Rohin Shah comments on Disincentives for participating on LW/AF

Rohin Shah 12 May 2019 4:49 UTC
10 points
Are you seeing this reflected in the pattern of votes (comments/posts reflecting “the MIRI viewpoint” get voted up more), pattern of posts (there’s less content about other viewpoints), or pattern of engagement (most replies you’re getting are from this viewpoint)?
All three. I do want to note that “MIRI viewpoint” is not exactly right so I’m going to call it “viewpoint X” just to be absolutely clear that I have not precisely defined it. Some examples:
- In the Value Learning sequence, Chapter 3 and the posts on misspecification from Chapter 1 are upvoted less than the rest of Chapter 1 and Chapter 2. In fact, Chapter 3 is the actual view I wanted to get across, but I knew that it didn’t really fit with viewpoint X. I created Chapters 1 and 2 with the aim of getting people with viewpoint X to see why one might have the mindset that generates Chapter 3.
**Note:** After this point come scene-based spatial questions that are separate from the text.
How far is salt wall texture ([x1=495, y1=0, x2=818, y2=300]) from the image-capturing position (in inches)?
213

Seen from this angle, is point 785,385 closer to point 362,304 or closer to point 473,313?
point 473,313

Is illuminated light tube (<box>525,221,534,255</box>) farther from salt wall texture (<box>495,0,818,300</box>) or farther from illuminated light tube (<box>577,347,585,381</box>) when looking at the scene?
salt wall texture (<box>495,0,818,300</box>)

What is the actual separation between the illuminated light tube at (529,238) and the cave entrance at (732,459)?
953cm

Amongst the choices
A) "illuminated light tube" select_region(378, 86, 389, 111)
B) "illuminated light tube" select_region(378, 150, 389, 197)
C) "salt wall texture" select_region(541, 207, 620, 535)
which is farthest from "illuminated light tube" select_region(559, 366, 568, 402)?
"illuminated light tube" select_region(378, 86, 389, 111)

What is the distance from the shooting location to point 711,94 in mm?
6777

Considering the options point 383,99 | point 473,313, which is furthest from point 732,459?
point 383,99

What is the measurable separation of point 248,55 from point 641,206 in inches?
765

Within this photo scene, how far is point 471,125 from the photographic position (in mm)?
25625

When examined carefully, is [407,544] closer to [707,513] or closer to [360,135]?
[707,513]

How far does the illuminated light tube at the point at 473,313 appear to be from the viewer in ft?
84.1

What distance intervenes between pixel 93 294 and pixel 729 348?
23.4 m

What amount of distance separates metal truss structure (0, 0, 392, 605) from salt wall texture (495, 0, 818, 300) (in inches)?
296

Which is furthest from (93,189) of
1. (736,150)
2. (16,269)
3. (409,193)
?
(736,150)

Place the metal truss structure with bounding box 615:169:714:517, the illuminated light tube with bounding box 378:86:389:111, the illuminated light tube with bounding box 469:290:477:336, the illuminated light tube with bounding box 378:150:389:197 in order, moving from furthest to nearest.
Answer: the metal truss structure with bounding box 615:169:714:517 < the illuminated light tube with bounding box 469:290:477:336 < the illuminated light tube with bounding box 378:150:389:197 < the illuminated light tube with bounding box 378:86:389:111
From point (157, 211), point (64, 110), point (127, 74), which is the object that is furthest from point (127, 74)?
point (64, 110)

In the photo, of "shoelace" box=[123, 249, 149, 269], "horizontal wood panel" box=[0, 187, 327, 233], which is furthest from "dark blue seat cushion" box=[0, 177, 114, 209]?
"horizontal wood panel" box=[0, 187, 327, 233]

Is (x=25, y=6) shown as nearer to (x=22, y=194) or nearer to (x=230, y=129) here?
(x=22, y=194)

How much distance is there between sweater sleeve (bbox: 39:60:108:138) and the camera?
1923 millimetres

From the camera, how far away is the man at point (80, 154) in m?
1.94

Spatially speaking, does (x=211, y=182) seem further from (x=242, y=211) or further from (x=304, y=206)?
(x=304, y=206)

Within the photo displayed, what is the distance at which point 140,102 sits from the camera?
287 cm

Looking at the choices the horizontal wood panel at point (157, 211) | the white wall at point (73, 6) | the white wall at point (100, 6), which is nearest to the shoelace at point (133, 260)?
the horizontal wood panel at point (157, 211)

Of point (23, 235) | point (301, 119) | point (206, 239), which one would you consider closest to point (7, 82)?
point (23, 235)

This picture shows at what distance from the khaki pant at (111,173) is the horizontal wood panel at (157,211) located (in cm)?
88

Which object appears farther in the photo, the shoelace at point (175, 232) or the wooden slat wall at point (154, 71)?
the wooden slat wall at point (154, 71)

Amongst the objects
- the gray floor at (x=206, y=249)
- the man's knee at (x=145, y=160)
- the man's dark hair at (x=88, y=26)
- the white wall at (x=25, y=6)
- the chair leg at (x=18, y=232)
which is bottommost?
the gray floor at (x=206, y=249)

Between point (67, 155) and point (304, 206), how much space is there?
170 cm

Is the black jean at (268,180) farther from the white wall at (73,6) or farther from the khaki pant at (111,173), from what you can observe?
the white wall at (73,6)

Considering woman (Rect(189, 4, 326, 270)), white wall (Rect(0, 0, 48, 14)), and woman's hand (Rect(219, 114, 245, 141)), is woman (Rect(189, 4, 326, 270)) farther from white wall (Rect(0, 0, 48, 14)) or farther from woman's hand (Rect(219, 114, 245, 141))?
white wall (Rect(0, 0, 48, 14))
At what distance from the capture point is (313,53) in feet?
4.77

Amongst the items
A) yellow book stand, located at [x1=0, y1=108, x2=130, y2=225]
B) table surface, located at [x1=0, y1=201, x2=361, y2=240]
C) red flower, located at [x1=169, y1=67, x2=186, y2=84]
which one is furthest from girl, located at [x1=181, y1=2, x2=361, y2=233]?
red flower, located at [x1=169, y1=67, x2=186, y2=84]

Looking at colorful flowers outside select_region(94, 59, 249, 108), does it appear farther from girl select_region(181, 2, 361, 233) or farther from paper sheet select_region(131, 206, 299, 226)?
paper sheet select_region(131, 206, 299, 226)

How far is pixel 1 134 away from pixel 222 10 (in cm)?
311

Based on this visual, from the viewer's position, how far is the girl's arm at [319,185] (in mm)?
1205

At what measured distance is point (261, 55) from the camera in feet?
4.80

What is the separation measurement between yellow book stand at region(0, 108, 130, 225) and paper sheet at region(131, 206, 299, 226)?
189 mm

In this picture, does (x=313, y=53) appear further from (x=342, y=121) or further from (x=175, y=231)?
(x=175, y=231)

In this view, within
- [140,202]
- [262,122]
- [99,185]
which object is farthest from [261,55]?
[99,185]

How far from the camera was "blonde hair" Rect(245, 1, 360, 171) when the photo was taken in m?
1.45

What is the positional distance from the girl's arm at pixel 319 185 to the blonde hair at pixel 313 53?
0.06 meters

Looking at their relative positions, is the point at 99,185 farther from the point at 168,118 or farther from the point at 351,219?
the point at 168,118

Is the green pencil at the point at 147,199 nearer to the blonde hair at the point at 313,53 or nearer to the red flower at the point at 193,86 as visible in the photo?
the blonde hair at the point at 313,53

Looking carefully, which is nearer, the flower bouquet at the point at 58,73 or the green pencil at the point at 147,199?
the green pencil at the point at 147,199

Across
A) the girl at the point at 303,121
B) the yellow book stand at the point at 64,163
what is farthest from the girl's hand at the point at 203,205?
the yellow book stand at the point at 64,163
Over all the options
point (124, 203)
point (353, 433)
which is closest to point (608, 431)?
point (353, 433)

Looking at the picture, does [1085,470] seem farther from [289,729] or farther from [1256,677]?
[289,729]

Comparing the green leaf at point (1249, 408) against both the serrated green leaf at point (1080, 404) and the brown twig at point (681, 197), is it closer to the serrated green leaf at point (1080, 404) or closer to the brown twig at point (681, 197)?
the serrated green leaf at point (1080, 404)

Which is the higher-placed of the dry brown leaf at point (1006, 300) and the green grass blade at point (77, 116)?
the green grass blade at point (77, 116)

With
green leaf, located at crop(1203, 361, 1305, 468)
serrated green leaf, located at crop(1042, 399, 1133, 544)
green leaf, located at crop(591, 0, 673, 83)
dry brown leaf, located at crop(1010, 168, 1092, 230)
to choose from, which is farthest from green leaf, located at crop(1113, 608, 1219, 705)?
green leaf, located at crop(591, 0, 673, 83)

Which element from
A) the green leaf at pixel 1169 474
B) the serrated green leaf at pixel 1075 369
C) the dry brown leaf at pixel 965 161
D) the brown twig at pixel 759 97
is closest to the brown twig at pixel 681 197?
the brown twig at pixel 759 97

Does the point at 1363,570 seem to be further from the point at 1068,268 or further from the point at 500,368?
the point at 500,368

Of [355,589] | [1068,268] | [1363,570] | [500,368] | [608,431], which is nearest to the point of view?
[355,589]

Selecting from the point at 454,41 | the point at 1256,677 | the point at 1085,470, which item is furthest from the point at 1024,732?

- Looking at the last ~20 posts on the Alignment Forum, if you exclude the newsletters and the retrospective, I would classify them all as coming from viewpoint X.
- On comments, it’s hard to give a comparative example because I can’t really remember any comments coming from not-viewpoint X. A canonical example of a viewpoint X comment is this one, chosen primarily because it’s on the post of mine that is most explicitly not coming from viewpoint X.
In any case, do you think recruiting more alignment/safety researchers with other viewpoints to participate on LW/AF would be a good solution?
This would help with my personal disincentives; I don’t know if it’s a good idea overall. It could be hard to have a productive discussion: I already find it hard, and of the people who would say they disagree with viewpoint X, I think I understand viewpoint X very well. (Also, while many ML researchers who care about safety don’t know too much about viewpoint X, there definitely exist some who explicitly choose not to engage with viewpoint X because it doesn’t seem productive or valuable.)
Would you like the current audience to consider the arguments for other viewpoints more seriously?
Yes, in an almost trivial sense that I think that other viewpoints are more important/correct than viewpoint X.
I’m not actually sure this would better incentivize me to participate; I suspect that if people tried to understand my viewpoint they would at least initially get it wrong, in the same way that often when people try to steelman arguments from some person they end up saying things that that person does not believe.
Other solutions you think are worth trying?
More high-touch in-person conversations where people try to understand other viewpoints? Having people with viewpoint X study ML for a while? I don’t really think either of these are worth trying, they seem unlikely to work and are costly.
- Wei Dai 12 May 2019 22:04 UTC
  7 points
  Parent
  It sounds like you might prefer a separate place to engage more with people who already share your viewpoint. Does that seem right? I think I would prefer having something like that too if it means being able to listen in on discussions of AI safety researchers with perspectives different from myself.
  
  I would be interested in getting a clearer picture of what you mean by “viewpoint X”, how your viewpoint differs from it, and what especially bugs you about it, but I guess it’s hard to do, or you would have done it already.
  - Rohin Shah 13 May 2019 16:28 UTC
    17 points
    Parent
    It sounds like you might prefer a separate place to engage more with people who already share your viewpoint.
    I mean, I’m not sure if an intervention is necessary—I do in fact engage with people who share my viewpoint, or at least understand it well; many of them are at CHAI. It just doesn’t happen on LW/AF.
    I would be interested in getting a clearer picture of what you mean by “viewpoint X”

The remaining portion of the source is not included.